Boys Like Her: Transfictions

Description

221 pages
Contains Photos
$19.95
ISBN 0-88974-086-0
DDC C813'.01083520664

Year

1998

Contributor

Reviewed by Ian C. Nelson

Ian C. Nelson is assistant director of libraries at the University of
Saskatchewan, and président de la Troupe du Jour, Regina Summer Stage.

Review

Boys Like Her is guaranteed to keep the reader constantly off balance.
The material was originally written for performance and has been
transformed into narrative fiction. Although each piece in the anthology
is clearly ascribed to one or more individuals of the performance
collective Taste This, one is forced constantly to wonder who is
actually speaking (and from what gender perspective) and to ask if the
piece itself is background, personal anecdote, or confabulation for the
stage.

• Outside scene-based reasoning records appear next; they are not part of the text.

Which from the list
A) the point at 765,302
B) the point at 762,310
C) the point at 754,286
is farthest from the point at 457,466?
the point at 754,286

In the introduction, the four contributors say: “These stories
are true, except the ones we made up... they are written by four women,
except when we’re not.”

The subtitle “Transfictions” is apt, for “genre, gender and
generations are malleable.” A transgendered person of about 50 has
written the foreword to this book, ecstatic that here at last are
stories “about what you were once forbidden to speak.” In the end,
perhaps attitude is what it is all about: “Whether I am read as a
gigolo, a pre-pubescent lad, a man-hating dyke or a lesbian, something
is better than nothing.” Only a few texts and images in this
well-designed book are so extreme that the general reader might wish
“he’d stayed at the shallow end of the gender pool.”